Where experience comes from
Almost all your XP comes from being near a minion or enemy champion when it dies — you don’t need the last hit like you do for gold. Every level raises your base stats: more health, more damage, more armor and magic resist. That’s why a level lead is literally free stats in every trade.
In a two-person lane (like bot), each wave’s XP is split between both, so both level up slower than a solo laner. That’s why solo lanes (top and mid) reach the key levels first, and why letting a teammate share your lane needlessly sets you back a level. How the lanes differ is in roles and positions.
The curve shows how a base stat grows level by level: each level’s jump is small but constant, and it stacks with everything you bought. Turning that base into a build that hits is in gold efficiency and how to build.
Example: 600 base + 100 growth, with Riot’s real formula. The per-level gain grows (the curve accelerates).
The levels that win fights
Not all levels weigh the same. Level 2 is the first spike: whoever hits it first has two abilities against one and can win the opening trade. Level 6 is the biggest of the early game: you unlock your ultimate, which often turns a losing fight into a win or enables a gank.

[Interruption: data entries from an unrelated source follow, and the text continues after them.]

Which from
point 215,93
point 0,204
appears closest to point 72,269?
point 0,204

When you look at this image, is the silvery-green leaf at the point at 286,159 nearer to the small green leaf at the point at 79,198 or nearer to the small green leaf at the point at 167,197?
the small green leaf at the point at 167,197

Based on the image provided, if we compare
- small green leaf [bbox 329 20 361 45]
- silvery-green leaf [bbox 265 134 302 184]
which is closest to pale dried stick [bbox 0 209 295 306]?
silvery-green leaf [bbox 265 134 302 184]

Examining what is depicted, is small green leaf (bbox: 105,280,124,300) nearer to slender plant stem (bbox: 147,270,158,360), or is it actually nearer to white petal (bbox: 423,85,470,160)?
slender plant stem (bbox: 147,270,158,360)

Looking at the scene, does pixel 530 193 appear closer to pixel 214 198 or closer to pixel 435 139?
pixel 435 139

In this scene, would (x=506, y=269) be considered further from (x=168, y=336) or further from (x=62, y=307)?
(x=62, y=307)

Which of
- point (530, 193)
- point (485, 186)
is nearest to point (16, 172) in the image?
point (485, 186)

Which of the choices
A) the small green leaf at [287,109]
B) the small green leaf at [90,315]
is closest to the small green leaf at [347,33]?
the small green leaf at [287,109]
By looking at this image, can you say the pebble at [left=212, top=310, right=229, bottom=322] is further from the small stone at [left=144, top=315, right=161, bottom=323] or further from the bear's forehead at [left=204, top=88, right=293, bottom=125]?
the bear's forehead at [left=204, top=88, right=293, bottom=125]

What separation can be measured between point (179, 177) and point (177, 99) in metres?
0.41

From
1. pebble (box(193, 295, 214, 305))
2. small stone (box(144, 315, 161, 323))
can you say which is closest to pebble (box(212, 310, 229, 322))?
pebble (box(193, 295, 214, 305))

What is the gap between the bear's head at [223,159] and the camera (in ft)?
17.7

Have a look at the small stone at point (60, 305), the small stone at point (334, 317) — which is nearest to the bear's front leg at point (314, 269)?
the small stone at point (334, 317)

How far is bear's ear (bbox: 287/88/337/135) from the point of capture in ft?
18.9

Level 11 gives the second ultimate point (more damage, less cooldown) and level 16 the third. In between, every level over your opponent is a small edge. Reaching these numbers first — by pushing a wave before fighting, or stealing XP — is one of the cleanest ways to force your window.
The timeline marks those power windows. The idea is simple: fight when you hit the spike and the enemy hasn’t. How to chain level, wave and objective is in power spikes and map control and waves; the full scaling picture is in champion scaling.
Typical power-spike windows across a game (indicative: the minutes vary by champion and game). A spike is a window where, for a moment, you’re stronger than the enemy: level 2, the ultimate at 6, your first completed item. Force fights and objectives when yours opens, and hide when the enemy’s does.
FAQ
Do I need the last hit to gain experience?
No. XP is gained by being near the minion or champion when it dies, unlike gold, which needs the last hit. That’s why you can stay behind the wave and keep leveling, even if you miss the gold from minions you don’t last-hit. Last-hitting and gold per minute are in CS and gold per minute.
Which levels are the most important?
Level 2 (second ability, first strong trade), level 6 (ultimate), and levels 11 and 16 (second and third ultimate points). Reaching those levels first opens a window to fight with an edge before your opponent catches up.